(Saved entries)
╔══

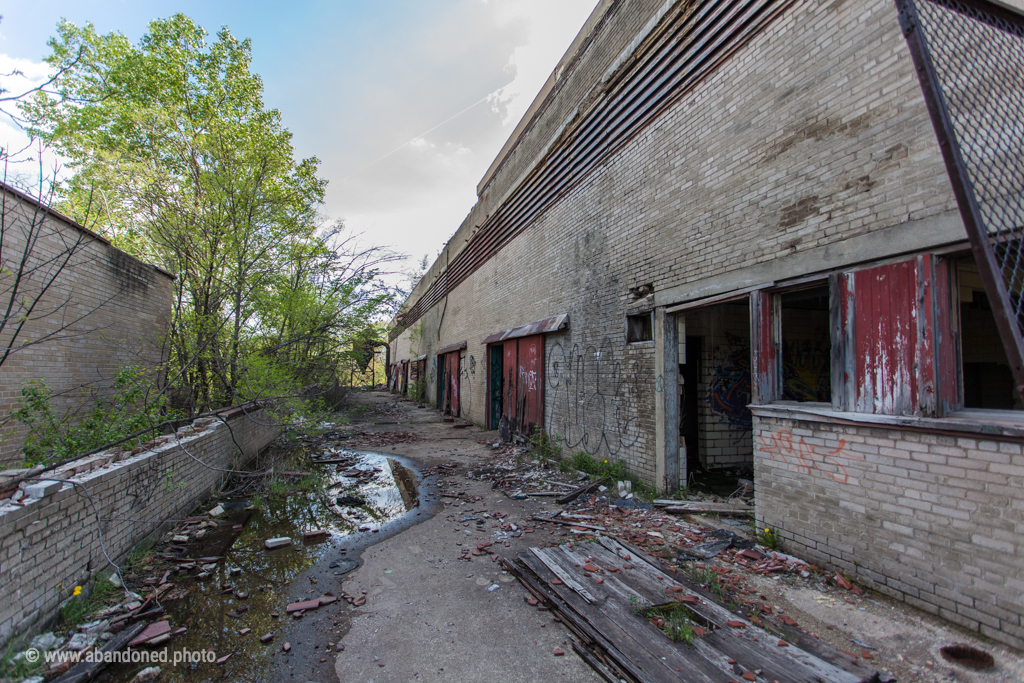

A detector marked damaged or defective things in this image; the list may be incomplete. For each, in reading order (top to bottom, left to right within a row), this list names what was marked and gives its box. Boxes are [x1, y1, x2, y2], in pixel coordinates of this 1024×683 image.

rusted metal awning [434, 339, 466, 356]
rusted metal awning [481, 315, 569, 348]
broken window [626, 311, 651, 342]
broken window [782, 286, 831, 403]
broken window [954, 254, 1019, 405]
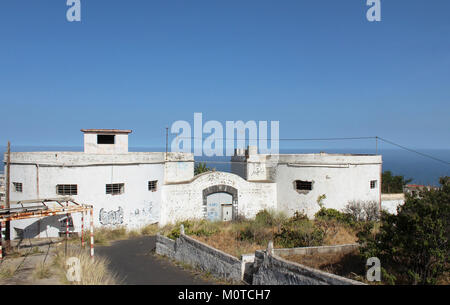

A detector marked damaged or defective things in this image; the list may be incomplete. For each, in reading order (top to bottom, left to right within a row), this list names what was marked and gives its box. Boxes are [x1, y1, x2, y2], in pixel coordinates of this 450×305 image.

rusty metal frame [0, 197, 93, 258]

╚══

● Directions for this task
Once the pictures are set aside, copy the remaining text of every entry exactly.

● Finished exercise
A detector marked damaged or defective things in this image; the list may be incomplete. For each, in reading order (top to bottom, left to right within a row), this list names what was marked and gives its box. Boxes are [x1, y1, x2, y2], in pixel coordinates of this 1024×683 image.

rusted metal awning [434, 339, 466, 356]
rusted metal awning [481, 315, 569, 348]
broken window [626, 311, 651, 342]
broken window [782, 286, 831, 403]
broken window [954, 254, 1019, 405]

A detector marked damaged or defective things in this image; the list may be incomplete. For each, in reading order (top to bottom, left to right within a row), this list names what was marked and gives its box. Boxes are [x1, y1, x2, y2], in pixel coordinates of this 450×305 image.

rusty metal frame [0, 197, 93, 258]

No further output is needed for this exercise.